Activity:
Below are the entries; give again exactly the lines from the one mentioning "United States, site lebec_CA-17." through the one mentioning "common name: red deer", inclusive.

The data:
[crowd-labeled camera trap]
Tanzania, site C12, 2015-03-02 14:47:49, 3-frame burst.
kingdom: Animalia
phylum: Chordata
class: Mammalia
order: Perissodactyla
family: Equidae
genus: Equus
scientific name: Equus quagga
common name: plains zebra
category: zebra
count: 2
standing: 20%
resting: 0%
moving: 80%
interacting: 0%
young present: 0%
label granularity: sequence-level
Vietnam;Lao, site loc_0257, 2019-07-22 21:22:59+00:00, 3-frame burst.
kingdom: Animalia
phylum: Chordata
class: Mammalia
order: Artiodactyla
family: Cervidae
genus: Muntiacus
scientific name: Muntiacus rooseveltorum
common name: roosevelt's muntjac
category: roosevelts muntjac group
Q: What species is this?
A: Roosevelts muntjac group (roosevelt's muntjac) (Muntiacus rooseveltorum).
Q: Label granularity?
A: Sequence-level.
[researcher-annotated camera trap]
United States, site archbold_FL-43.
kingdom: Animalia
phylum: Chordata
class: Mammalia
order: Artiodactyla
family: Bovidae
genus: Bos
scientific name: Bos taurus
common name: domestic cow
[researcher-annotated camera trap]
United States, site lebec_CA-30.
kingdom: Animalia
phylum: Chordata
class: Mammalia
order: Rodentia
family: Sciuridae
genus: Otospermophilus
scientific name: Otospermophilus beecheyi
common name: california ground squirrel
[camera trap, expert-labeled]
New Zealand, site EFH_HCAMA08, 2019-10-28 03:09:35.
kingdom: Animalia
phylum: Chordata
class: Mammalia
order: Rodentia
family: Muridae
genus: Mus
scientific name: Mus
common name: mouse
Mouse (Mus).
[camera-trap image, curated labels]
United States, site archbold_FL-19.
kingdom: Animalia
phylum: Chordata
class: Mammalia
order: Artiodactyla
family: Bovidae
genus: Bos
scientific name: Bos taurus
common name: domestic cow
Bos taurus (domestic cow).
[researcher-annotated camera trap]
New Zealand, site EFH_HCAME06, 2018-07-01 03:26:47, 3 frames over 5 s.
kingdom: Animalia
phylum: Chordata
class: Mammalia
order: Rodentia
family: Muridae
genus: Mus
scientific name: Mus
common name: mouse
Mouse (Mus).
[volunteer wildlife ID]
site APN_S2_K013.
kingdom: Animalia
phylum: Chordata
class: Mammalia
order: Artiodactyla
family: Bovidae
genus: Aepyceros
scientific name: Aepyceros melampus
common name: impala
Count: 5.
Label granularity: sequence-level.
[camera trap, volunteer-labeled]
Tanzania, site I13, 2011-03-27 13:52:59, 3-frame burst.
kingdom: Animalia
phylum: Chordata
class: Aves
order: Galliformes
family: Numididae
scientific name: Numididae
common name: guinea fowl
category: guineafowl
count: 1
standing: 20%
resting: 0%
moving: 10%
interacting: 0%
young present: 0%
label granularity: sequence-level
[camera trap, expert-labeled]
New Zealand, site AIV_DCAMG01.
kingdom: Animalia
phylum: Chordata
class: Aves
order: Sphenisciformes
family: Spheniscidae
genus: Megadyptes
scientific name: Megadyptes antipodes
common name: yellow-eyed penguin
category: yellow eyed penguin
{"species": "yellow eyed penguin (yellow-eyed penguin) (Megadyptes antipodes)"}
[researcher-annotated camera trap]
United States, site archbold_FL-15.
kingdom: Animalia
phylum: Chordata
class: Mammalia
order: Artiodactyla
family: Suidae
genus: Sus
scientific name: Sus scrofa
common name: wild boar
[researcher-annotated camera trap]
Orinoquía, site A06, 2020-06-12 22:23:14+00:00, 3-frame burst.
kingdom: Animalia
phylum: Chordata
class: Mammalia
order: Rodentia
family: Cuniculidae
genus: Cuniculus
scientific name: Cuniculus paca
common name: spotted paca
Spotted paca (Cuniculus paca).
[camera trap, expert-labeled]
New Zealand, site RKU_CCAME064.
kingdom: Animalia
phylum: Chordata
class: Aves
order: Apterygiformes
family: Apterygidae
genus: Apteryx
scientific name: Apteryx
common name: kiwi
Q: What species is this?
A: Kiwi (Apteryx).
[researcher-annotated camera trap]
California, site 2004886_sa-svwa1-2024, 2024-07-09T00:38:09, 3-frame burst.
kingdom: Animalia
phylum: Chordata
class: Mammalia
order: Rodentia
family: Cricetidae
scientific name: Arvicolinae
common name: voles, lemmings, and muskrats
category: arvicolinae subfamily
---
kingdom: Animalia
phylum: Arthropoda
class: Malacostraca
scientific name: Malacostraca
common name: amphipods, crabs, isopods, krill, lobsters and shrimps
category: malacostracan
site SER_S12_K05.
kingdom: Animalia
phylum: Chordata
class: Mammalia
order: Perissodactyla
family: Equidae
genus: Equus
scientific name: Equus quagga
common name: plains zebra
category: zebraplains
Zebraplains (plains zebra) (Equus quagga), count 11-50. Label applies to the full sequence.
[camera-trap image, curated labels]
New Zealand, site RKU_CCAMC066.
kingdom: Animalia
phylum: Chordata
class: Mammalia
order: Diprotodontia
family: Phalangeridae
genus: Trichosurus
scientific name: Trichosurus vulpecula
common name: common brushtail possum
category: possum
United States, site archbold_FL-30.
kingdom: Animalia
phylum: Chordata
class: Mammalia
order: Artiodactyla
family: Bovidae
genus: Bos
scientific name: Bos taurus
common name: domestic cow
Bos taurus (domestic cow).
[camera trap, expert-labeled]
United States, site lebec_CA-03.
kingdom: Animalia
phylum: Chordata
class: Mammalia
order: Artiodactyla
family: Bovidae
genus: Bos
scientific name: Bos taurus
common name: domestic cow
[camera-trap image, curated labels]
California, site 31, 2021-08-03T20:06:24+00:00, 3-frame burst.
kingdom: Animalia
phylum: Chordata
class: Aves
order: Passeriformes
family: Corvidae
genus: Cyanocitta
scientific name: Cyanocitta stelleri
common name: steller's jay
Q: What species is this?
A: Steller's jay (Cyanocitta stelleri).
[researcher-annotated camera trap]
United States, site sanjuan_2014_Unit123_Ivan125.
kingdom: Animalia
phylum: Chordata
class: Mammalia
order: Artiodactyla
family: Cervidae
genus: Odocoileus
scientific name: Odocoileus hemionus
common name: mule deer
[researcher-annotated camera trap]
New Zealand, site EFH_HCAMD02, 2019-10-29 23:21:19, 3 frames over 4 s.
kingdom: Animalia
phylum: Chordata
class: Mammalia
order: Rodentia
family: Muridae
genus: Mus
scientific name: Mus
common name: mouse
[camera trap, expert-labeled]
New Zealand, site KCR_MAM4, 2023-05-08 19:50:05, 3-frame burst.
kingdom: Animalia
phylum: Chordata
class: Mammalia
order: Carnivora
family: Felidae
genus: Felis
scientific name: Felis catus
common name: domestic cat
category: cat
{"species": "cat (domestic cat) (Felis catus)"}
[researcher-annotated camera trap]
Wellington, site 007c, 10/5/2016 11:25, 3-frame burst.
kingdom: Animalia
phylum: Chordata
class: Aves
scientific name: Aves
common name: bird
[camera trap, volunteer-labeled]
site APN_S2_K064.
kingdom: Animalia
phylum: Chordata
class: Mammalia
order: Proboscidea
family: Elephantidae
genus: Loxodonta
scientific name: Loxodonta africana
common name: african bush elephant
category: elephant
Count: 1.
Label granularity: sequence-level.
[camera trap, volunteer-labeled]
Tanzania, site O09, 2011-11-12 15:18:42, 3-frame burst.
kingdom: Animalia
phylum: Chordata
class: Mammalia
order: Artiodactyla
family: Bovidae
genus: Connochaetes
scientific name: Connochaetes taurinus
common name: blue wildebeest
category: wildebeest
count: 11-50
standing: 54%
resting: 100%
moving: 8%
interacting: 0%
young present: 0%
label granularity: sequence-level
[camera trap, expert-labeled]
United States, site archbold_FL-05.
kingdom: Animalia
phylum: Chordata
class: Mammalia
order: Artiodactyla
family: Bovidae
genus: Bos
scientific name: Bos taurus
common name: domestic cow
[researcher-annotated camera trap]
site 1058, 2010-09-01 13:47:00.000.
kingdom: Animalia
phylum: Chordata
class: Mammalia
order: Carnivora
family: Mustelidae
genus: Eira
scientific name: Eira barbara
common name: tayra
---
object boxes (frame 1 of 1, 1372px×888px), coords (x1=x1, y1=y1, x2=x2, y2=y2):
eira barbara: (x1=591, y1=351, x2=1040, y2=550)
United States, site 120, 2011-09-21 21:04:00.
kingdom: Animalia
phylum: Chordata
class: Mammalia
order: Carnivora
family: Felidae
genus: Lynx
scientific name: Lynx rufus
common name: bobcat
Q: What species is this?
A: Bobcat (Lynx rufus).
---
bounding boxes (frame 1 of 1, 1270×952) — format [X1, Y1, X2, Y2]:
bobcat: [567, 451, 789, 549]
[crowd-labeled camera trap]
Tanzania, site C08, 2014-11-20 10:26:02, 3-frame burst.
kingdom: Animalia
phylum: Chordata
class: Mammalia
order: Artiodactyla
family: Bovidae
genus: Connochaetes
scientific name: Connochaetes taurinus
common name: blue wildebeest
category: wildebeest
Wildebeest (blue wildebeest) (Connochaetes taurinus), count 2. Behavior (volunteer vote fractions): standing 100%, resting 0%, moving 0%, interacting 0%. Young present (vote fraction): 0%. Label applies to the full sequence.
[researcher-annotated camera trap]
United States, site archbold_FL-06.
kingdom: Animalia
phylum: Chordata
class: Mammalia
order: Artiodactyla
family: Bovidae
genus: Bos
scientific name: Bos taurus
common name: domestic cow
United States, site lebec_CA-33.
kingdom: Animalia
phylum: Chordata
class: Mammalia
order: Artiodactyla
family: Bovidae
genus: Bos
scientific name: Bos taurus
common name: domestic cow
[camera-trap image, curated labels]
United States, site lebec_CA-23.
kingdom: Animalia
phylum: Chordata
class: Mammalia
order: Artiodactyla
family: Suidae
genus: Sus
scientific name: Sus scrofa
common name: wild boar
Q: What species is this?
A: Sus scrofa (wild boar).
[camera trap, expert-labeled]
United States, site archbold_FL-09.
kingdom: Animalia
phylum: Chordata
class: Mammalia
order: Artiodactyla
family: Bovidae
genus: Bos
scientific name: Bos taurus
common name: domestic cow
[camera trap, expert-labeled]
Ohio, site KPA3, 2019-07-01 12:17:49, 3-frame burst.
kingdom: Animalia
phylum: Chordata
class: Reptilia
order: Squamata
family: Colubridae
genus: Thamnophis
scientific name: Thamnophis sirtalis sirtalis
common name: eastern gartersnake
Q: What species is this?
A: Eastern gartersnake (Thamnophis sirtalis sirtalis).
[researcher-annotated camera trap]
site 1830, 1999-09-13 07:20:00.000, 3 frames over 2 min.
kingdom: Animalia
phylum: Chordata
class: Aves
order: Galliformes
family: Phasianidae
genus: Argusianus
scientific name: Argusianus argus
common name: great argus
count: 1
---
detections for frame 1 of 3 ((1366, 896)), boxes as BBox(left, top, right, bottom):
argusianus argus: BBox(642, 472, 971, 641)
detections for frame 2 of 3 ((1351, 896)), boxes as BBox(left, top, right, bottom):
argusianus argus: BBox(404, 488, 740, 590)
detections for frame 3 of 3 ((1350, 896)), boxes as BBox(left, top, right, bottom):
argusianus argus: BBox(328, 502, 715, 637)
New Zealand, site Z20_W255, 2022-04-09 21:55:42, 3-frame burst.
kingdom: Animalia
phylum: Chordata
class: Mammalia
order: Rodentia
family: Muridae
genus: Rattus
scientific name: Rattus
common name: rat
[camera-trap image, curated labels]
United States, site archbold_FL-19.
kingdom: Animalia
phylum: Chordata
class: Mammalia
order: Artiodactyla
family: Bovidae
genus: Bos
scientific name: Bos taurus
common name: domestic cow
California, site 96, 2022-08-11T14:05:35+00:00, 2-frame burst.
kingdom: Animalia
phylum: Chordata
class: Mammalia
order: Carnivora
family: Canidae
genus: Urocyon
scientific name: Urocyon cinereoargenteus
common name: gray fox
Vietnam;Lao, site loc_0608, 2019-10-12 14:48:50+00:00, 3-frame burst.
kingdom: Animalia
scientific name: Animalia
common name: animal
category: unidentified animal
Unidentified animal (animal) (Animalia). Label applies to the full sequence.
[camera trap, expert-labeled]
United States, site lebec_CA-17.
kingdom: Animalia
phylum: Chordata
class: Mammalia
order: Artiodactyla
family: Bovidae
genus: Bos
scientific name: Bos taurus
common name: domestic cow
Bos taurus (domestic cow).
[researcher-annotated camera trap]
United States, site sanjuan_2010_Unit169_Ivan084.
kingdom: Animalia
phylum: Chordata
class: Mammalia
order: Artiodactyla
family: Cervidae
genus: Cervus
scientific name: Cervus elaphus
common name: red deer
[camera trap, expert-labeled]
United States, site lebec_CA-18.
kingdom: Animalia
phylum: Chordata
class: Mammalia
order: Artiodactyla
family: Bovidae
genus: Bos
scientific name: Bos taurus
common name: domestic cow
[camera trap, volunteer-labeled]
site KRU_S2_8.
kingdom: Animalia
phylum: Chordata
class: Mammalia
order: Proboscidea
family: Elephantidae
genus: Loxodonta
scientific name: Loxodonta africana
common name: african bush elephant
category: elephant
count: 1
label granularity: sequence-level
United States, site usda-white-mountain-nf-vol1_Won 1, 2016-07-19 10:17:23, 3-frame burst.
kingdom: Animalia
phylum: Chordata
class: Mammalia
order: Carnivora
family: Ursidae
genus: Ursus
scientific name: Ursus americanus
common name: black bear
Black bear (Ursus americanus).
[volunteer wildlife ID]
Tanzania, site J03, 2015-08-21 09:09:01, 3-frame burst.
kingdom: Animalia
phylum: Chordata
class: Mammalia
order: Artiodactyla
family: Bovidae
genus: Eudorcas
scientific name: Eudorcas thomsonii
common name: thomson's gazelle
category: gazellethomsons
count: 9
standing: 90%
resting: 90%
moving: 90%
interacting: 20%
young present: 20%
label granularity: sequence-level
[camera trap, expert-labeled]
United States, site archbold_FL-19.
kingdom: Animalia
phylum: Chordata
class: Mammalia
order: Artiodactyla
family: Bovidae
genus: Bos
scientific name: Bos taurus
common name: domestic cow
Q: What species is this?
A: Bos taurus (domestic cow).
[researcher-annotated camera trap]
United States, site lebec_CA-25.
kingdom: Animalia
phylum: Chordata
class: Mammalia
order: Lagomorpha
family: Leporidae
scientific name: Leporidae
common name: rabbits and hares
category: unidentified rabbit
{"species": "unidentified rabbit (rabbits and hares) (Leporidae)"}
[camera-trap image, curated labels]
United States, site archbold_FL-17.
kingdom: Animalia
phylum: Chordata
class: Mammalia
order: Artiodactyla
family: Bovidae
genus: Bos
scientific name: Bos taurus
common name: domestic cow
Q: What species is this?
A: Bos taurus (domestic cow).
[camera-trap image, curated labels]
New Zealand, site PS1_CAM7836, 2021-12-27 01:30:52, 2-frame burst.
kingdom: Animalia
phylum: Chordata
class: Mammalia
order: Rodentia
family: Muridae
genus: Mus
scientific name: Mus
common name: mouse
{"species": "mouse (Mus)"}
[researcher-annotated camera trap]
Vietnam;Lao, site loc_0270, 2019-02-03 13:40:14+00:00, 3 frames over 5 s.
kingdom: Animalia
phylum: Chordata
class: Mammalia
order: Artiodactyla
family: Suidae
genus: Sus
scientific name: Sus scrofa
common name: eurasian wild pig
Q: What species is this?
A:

The answer:
United States, site lebec_CA-17.
kingdom: Animalia
phylum: Chordata
class: Mammalia
order: Artiodactyla
family: Bovidae
genus: Bos
scientific name: Bos taurus
common name: domestic cow
Bos taurus (domestic cow).
[researcher-annotated camera trap]
United States, site sanjuan_2010_Unit169_Ivan084.
kingdom: Animalia
phylum: Chordata
class: Mammalia
order: Artiodactyla
family: Cervidae
genus: Cervus
scientific name: Cervus elaphus
common name: red deer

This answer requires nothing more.